WHAT THE TASK REQUIRES: How many lines in the records below contain the word "visual", counting only matches with the same capitalization? Reply with the number alone.

-- Start of INPUT ROWS --

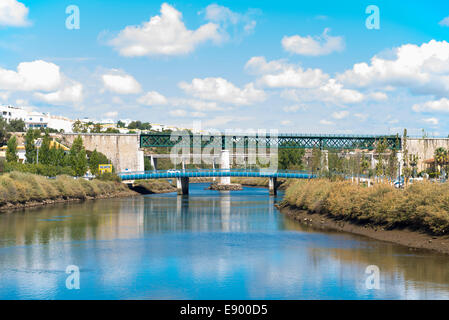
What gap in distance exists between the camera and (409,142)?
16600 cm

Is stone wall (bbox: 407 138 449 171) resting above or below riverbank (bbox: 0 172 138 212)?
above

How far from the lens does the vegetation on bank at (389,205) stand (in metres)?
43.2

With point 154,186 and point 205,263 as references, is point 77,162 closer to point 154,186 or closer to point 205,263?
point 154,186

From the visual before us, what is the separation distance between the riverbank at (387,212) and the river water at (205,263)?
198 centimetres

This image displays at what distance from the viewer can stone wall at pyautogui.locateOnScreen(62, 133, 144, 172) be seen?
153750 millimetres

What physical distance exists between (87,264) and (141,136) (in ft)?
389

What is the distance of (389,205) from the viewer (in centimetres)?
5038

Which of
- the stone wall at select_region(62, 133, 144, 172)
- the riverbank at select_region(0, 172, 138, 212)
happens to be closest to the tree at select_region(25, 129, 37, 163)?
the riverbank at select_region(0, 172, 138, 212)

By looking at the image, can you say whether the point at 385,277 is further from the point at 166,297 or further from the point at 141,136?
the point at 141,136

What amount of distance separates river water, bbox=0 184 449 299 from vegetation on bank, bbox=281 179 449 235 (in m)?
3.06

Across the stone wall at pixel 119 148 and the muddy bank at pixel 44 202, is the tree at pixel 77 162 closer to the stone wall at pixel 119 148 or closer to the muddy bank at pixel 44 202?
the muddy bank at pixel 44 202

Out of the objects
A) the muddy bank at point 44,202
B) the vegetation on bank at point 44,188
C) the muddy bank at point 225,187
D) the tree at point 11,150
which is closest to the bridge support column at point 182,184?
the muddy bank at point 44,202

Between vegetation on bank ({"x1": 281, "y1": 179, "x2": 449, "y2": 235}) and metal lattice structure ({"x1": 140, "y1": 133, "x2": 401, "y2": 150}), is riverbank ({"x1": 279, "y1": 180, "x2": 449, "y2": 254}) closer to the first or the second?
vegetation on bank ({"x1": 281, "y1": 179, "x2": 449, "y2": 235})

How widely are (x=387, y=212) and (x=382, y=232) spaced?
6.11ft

-- End of INPUT ROWS --
-- Start of INPUT ROWS --

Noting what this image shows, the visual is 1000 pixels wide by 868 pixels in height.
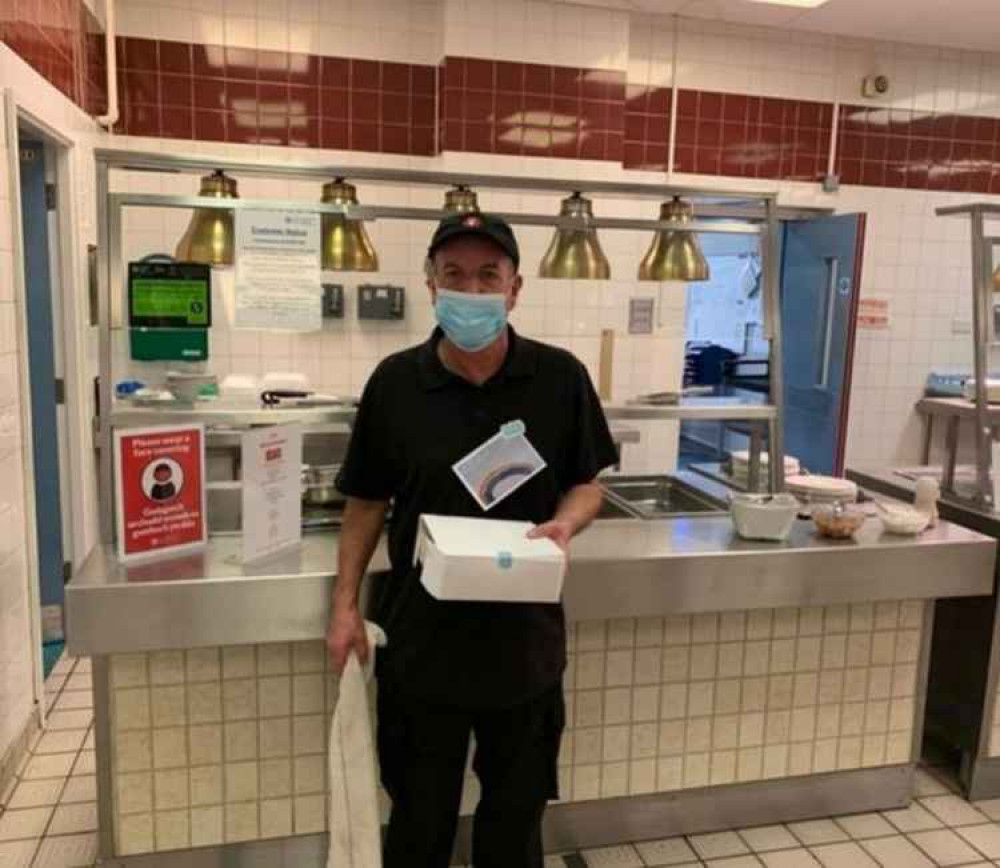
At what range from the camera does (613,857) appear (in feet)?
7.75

-- End of INPUT ROWS --
-- Start of INPUT ROWS --

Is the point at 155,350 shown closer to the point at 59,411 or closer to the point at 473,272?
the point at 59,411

-- End of INPUT ROWS --

TASK RESULT: 2